Holistic comfort model

Result from partners COV, CRF, IKA, TME and ViF.
Result has been achieved on 31 January, 2020 in month 27 of the project.

Short introduction
The level of comfort in a car does influence purchasing decisions. By developing a new model which allows comfort to be quantified, the DOMUS project is aiming to improve the overall delivery of comfort in a car cabin and the driving range of an electric car. This remarkable attempt to form a holistic comfort model includes factors other than thermal ones, such as individual factors (e.g. gender, thermal & activity history), task, scent, sound, light or radiations (identified in Report 1.1).

The holistic comfort model (HCM) returns a comfort indicator value. It is used by the assessment framework, developed in D1.2., which provides a user-centric assessment of the energy use of a car cabin and climate control system while ensuring it meets expectations for comfort and safety. Details regarding the HCM and its creation process are part of Report 1.3.

Objective
The three main objectives of the task that led to the HCM are:

  • Context understanding (further described in previous achieved results):
    • develop a contextual understanding of holistic comfort from a psychological perspective.
  • Development of methods (further described in previous achieved results)
    • overall methods allowing comparability and generalisability and replicability of the data collection over the five study locations
    • individual study methods allowing to assess influences on holistic comfort of factors identified
  • Analysis and mathematical modelling:
    • data-driven approach was taken: we didn’t theorise any particular model and we didn’t insist that any particular aspects were important – we wanted the data to speak for itself
    • only include comfort aspects shown to be significant
    • predict subjective comfort significantly more accurately compared with the base comfort model

The methods consist of:

  • alignment of contextual understanding of holistic comfort
  • a defined set of comfort factors that will be manipulated in at least one of the five study
  • environmental factors and individual factors that have to be treated as independent variables in the studies (including a description of target levels and measurement set-up when relevant)
  • a list of dependent variables to be collected
  • general guidelines regarding procedures to follow in the studies, including questionnaire templates allowing to collect data regarding dependent variables and certain individual factors
  • analysis of the acquired datasets

Table 1: Factors and dependent variables considered in the overall methods

 

Results
Key results of this activity include:

  1. The DOMUS consortium collected and summarised experimental datasets from each of the 5 involved partners, involving a total of 149 participants over an elapsed duration of 242 hours (see details in Table 2).
  2. We produced comparative results for a series of models and a variety of sub-selections of the experimental datasets. The full aggregated dataset produces a binary comfort classifier with Logistic Regression that 78% of the time is accurate.
  3. In comparison, the baseline thermal comfort model was only able to correctly predict comfort 58% of the time for the same dataset.
  4. This deliverable provides the model parameters and associated equations for the best performing model.

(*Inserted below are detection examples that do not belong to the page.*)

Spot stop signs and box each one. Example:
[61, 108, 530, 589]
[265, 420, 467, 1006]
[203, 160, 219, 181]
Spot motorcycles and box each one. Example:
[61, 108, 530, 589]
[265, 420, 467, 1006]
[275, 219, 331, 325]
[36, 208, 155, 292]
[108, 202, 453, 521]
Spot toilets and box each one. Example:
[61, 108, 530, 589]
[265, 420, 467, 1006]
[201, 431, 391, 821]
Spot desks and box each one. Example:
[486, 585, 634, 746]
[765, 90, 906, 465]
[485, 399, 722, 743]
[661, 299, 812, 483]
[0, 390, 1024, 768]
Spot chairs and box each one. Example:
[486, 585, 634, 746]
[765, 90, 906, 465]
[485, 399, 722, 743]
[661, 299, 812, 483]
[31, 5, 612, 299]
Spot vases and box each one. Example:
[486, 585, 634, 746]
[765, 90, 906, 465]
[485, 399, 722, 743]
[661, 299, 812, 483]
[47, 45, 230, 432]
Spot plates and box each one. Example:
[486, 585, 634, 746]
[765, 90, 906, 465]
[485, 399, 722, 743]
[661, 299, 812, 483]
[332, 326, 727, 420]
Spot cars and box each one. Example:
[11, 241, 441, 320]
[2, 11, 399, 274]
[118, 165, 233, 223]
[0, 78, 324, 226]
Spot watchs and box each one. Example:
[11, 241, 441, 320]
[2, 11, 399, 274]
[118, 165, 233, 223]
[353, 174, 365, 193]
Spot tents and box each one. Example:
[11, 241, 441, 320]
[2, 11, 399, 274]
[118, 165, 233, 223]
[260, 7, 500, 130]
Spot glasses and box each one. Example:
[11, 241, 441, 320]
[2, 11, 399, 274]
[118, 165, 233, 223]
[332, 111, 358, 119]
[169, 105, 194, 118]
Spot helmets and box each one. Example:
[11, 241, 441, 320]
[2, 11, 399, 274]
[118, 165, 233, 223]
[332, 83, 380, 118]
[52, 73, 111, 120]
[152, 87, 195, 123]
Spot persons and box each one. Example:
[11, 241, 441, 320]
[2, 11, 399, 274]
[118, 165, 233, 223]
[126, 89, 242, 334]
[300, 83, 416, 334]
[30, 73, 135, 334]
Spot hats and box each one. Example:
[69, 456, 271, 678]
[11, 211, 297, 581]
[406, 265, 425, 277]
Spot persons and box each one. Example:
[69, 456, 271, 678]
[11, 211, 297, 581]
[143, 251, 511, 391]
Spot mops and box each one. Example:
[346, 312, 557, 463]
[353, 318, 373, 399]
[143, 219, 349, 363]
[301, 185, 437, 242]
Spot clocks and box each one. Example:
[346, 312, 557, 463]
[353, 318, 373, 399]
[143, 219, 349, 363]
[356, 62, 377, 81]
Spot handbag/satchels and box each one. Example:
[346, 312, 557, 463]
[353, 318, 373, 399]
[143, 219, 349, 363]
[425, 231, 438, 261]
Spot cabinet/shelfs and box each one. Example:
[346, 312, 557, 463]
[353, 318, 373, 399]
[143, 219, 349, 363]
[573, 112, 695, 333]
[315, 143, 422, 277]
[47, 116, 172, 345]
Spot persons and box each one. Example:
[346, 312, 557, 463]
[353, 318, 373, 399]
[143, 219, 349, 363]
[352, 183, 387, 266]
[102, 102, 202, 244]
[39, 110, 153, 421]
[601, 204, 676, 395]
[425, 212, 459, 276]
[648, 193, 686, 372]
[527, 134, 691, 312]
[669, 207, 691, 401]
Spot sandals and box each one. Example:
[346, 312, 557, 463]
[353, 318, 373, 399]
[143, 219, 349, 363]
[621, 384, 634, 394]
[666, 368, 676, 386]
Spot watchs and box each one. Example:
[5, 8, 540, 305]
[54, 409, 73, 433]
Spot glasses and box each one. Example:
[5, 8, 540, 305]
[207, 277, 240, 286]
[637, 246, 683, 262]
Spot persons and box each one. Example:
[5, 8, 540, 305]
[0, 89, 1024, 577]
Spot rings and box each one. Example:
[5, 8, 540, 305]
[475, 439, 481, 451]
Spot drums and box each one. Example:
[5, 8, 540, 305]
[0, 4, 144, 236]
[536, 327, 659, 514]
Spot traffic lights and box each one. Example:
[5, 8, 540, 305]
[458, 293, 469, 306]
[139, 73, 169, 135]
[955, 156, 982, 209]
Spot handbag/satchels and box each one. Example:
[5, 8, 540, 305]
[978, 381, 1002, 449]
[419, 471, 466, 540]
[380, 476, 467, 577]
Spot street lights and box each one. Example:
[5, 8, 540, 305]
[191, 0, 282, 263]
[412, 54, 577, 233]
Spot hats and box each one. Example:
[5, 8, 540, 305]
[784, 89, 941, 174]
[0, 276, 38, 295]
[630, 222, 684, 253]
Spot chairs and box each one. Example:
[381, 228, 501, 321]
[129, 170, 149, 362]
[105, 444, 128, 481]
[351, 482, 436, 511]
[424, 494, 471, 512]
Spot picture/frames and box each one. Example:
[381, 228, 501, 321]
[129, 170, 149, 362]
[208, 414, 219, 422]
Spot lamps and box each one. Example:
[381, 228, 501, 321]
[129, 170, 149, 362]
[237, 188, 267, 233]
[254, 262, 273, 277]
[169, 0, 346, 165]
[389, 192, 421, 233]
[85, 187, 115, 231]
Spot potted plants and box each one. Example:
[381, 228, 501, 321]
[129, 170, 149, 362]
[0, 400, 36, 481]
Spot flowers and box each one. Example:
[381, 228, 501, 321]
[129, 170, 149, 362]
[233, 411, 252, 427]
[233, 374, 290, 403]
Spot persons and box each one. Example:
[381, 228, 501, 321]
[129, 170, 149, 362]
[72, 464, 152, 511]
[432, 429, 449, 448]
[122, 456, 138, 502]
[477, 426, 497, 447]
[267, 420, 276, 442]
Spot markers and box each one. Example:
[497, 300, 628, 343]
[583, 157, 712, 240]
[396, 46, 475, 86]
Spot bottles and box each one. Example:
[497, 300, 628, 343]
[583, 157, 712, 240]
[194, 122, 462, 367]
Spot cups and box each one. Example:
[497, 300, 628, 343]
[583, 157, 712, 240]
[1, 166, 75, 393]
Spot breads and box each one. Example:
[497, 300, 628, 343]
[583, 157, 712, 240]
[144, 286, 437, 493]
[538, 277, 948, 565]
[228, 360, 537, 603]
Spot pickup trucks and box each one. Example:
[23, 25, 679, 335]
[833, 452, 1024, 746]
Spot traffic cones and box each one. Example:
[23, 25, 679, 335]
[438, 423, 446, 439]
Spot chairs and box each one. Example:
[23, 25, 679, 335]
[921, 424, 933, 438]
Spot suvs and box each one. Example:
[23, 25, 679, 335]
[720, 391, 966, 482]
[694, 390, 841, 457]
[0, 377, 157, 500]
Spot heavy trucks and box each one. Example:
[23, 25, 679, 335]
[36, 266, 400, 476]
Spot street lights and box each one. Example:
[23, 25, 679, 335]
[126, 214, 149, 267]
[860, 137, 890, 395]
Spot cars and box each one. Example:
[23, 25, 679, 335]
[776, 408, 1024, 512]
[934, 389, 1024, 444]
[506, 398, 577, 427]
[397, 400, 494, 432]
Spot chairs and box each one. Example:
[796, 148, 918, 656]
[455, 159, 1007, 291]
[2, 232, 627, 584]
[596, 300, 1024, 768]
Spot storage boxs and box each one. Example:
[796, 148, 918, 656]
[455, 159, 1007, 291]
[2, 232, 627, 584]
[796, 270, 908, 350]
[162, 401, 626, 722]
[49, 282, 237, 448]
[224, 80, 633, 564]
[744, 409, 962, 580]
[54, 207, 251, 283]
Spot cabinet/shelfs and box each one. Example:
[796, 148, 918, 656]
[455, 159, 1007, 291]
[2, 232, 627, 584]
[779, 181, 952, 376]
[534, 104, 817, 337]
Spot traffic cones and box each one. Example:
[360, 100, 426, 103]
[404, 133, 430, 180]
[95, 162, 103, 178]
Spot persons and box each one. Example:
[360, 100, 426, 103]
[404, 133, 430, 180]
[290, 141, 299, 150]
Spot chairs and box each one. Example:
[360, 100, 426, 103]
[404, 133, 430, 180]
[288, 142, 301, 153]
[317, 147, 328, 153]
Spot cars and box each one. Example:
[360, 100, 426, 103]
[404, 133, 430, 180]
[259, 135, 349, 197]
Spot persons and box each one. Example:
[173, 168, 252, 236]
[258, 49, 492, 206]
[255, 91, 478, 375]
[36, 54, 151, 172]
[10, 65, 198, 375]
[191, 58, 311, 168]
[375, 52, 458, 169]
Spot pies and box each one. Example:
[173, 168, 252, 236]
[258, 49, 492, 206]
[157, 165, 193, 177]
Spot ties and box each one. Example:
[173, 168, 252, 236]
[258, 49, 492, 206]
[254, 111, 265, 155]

Critically, taking into account holistic factors other than just thermal ones is significantly better than just using a thermal model – even when estimating subjective thermal perception. Some of the most important factors identified include: the thermal comfort of the head region, the recent external exposure time, and gender.

Due to the novelty of the approach, there were naturally some methodological issues, and the resulting model should be considered a version 1 rather than a final answer. Clearly more work is needed but a clear starting point has been established.

Table 2: Overview of experimental work in terms of participants and duration

 

Looking at the DOMUS project, the holistic comfort model meet the requirements set out in the objectives for this part of the project and provided a strong foundation of the DOMUS work to build upon, namely:

  • The comfort indicatoroutputs are used in the assessment framework for virtual assessment (Result category 2).
  • The model contributed to the definition of sensors sets and additional active comfort components as well as to the definition of user-centred control strategies (Result category 5).